Great. That's great advice. So before we sort of get into the actual study and the data and things like that, I just wanted to quickly ask you Husseina and Vas, what you've learned about yourself doing this work? Maybe I'll start with you Husseina.
Okay, for me, what I have learned at, first of all is I say, I didn't have any knowledge or skill of doing this. And one of the beneficiary is I was involved from the beginning. I got skill. It helped me for other work. I'm on the board of my Housing Association. I am a voluntary actually at THT. I was selected to interview actually, there was a background at THT to interview the candidate, and I was on the panel.
Oh, that's fantastic. When the training can translate into something broader. That's great. So Vas, what would what would you say? I guess I'm trying to get personal. But what would you say have you learned about yourself doing this type of work?
I think it's that I am quite a perfectionist. So I tried to when I was planning, or designing the project, I was trying to think of every potential possibility of something that might happen and tried to plan for anything. But I obviously quickly realized that unfortunately, some things can be completely out of our control. So it's definitely helped me kind of adapt my way of working.

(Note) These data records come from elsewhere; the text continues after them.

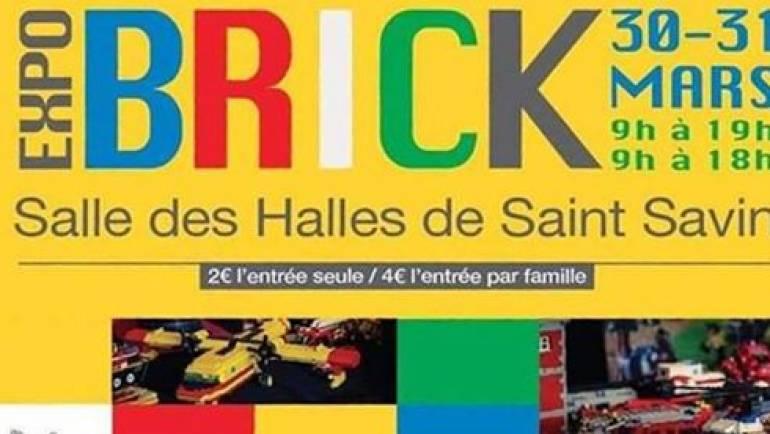 Exposition BRICK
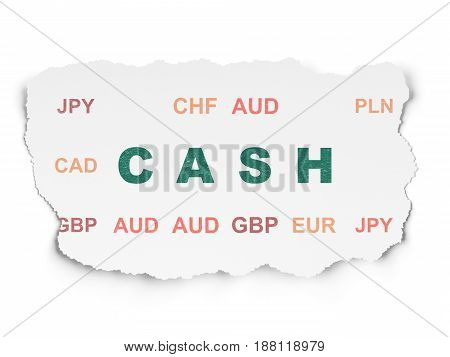 Money concept: Painted green text Cash on Torn Paper background with  Currency
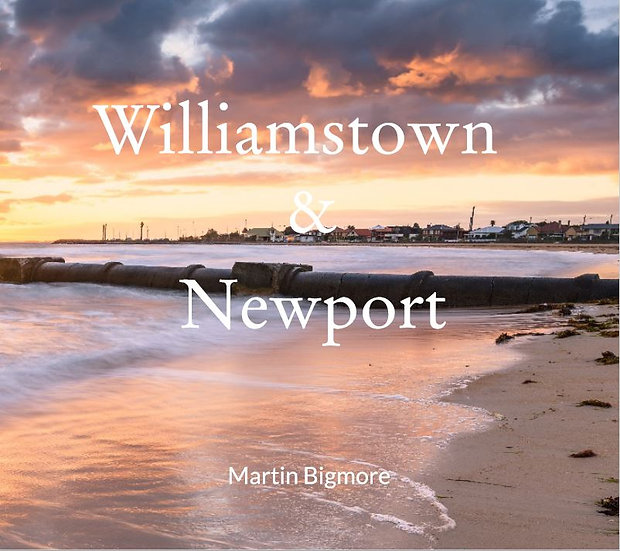 Williamstown & Newport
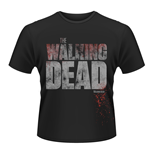 The Walking Dead T-shirt 285592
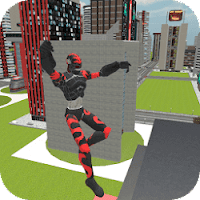 Game Future Crime Simulator 1.62 Mod Apk 1.61 Unlimited Money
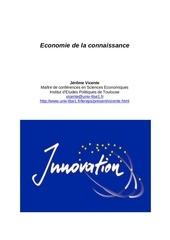 economie connaissance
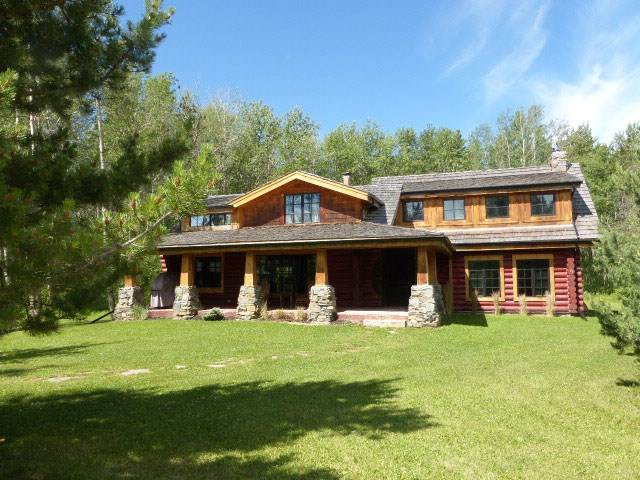 572 & 576 Beach Road, Rural Wetaskiwin County, AB T0C 2V0 (#E4198525) :: The Foundry Real Estate Company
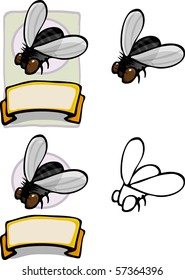 Variations of a housefly brand and label for all types of use.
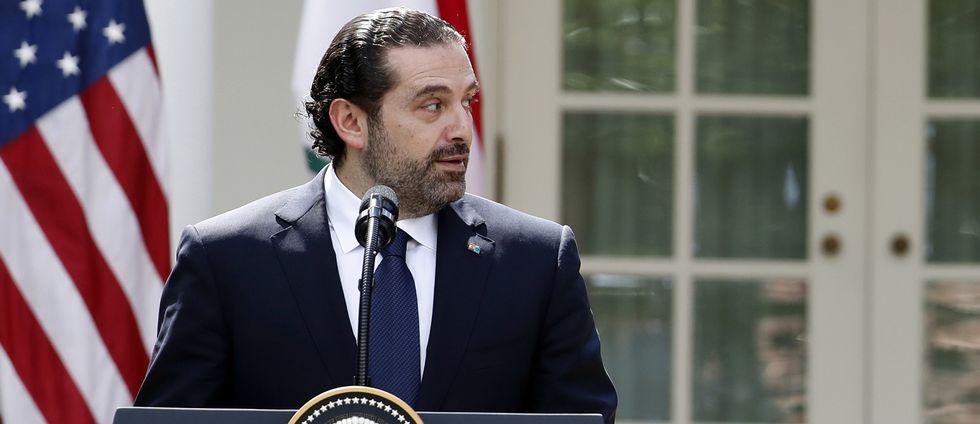 Libanons premiärminister Saad al-Hariri har tidigare meddelat sin avgång.
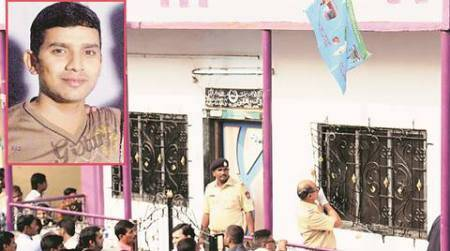Thane mass murder : Warekar had debt of Rs 67 lakh, cops have no clue where money went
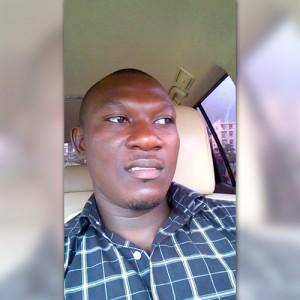 Gamel Obo (customer)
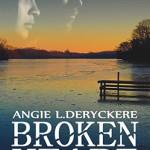 broken-heart-03-entraves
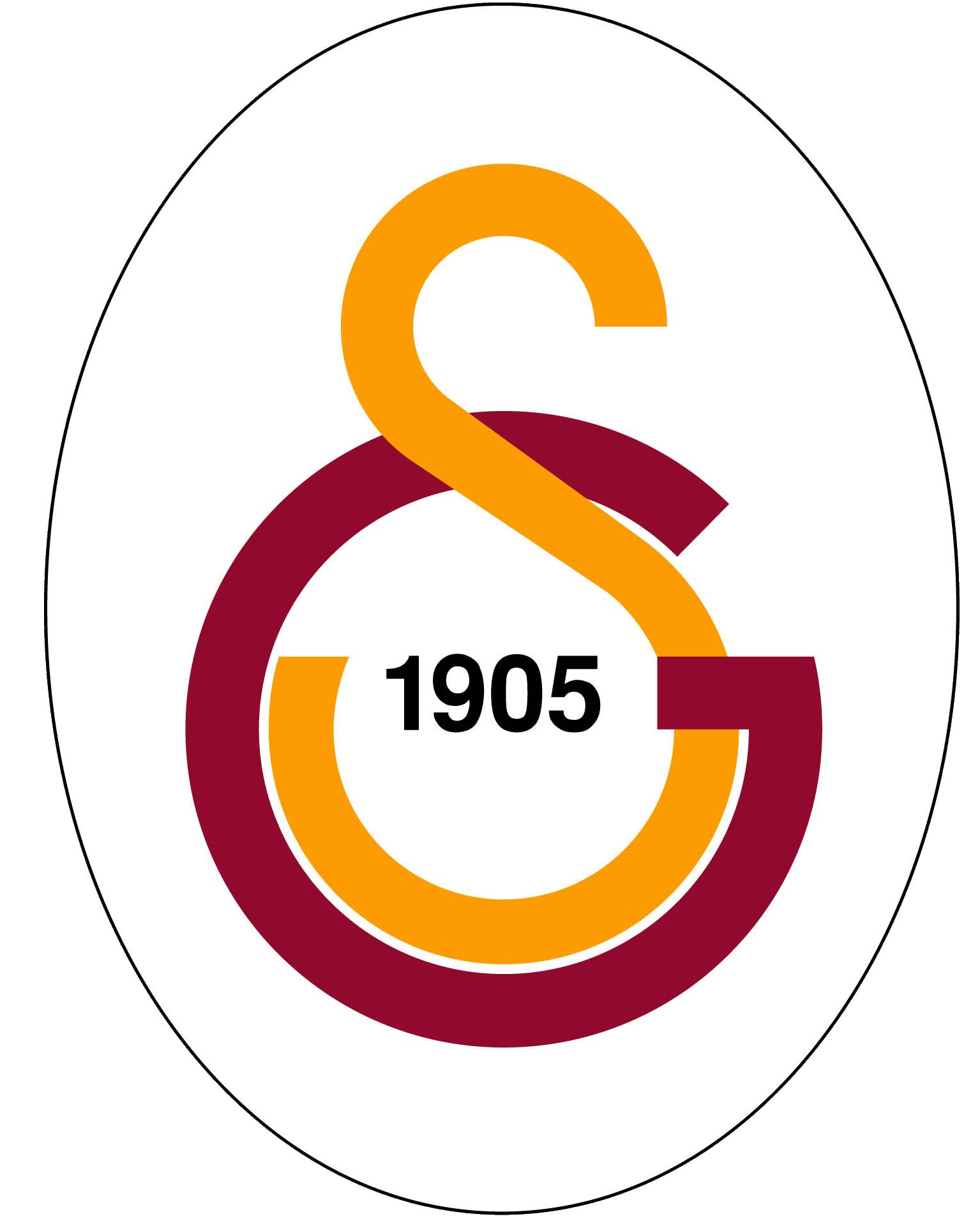 Galatasaray AS Logo Wallpaper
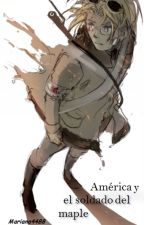 América y el soldado del Maple by Lydynwn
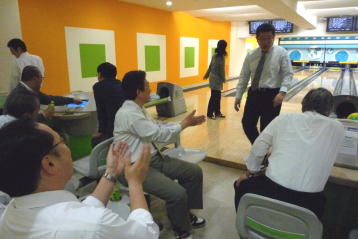 Internal bowling tournament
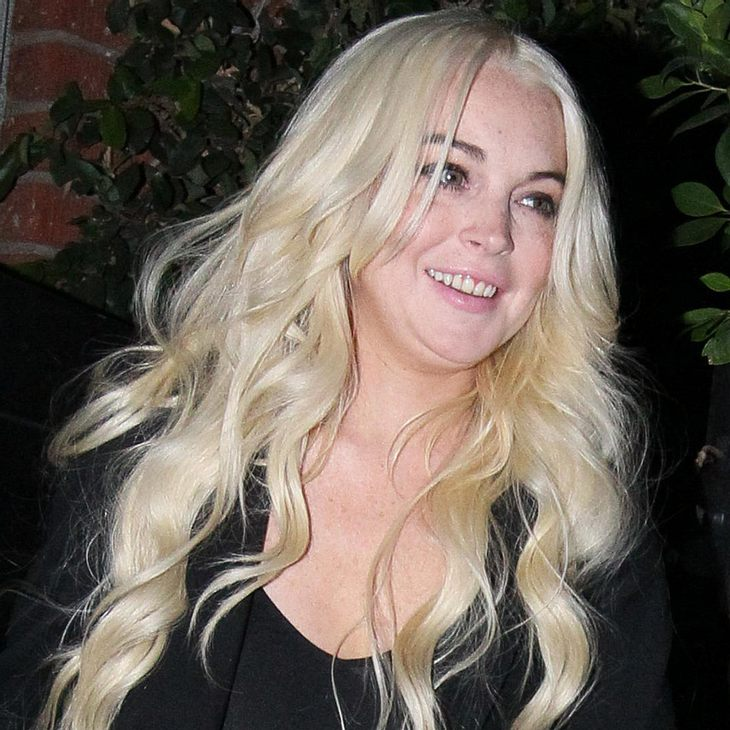 Lindsay Lohan dementiert neue Liebe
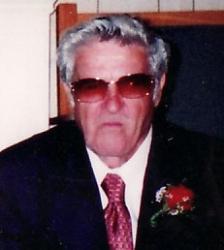 Fred J._Crane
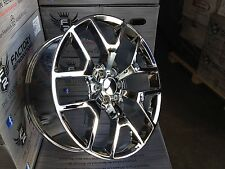 "Set (4) 24"" Chrome GMC 1500 Sierra Denali Tahoe Chevy Silverado Wheels Rims"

I think also probably because it was happening during the pandemic, it meant that I had to, you know, adapt my approach quite quickly think a bit more iteratively about how I'm doing things. Also, just like building connections online, like I've never met any of my co-researchers in person, which is crazy. But we I think we built a really great friendship together as a group. And hopefully now things have eased in the UK, we will be able to meet in person. And also just to say like the project, the the way in which the project was set up and how we work together, it really taught me that, for me, personally, to remain motivated as a researcher, I need to work with people. I'm not the kind of person that can completely work in a silo and, you know, do my research and publish it out into like an academic journal. I love working with people. So yeah, just reinforced that for me.

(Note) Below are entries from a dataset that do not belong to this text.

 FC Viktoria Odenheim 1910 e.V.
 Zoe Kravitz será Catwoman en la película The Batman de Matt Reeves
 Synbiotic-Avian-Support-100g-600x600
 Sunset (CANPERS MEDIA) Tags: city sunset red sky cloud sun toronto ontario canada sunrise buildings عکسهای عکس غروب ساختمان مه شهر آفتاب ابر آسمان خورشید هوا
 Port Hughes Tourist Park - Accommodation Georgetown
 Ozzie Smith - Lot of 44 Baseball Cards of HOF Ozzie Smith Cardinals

Right, that's great. Yeah.
And you learn something from us from each individual.
Yes, exactly.
Exactly. Wow. So let's talk about the study itself. So what is the purpose of the study?
So it's in order to, for us to capture the experiences of people living with HIV during the pandemic, we looked at lots of different things. So that included people's experiences of accessing HIV services, but also the impact on their personal life, their working life that they were working, and some of the social determinants that we mentioned earlier. So things like housing and, and income, for example.
That's so, so relevant. I mean, there's, there's a lot going on right now. And there are three stages to this work, right. Could you just briefly give us the three stages?
Yeah, so we started the work quite early on. So we started it in June 2020. And that's where we ran a community involvement event with Positively UK, who are our collaborators on this project. So Positively UK are a peer-led support charity, who we worked with, to run a Zoom call in June, where we wanted to gather quite quick insights as to what the challenges and opportunities COVID posed for HIV care specifically. And at this call, we had people living with HIV, we had allied health professionals, clinicians, charity workers, and we developed an insight report from that, which was used to then inform the topics that would come up in the qualitative based study. Positively UK as I mentioned, one of my colleagues, Jane is a trustee for the charity so we alreadly had a connection with them. And they facilitated breakout rooms during this Zoom call. So that was the first stage. And then the second stage was where we interviewed healthcare workers and community based organizations. So we kind of testing out the topic guide that we developed from the Zoom call. And then from that we applied for funding to do the peer research work, which is what Husseina's been involved in, where we looked at specifically experiences of people living with HIV, although some of the people we spoke to in the first and second step, were also living with HIV as well.
Okay, so the key findings, I mean, let's go there. What kind of findings are you getting? Was there any surprises?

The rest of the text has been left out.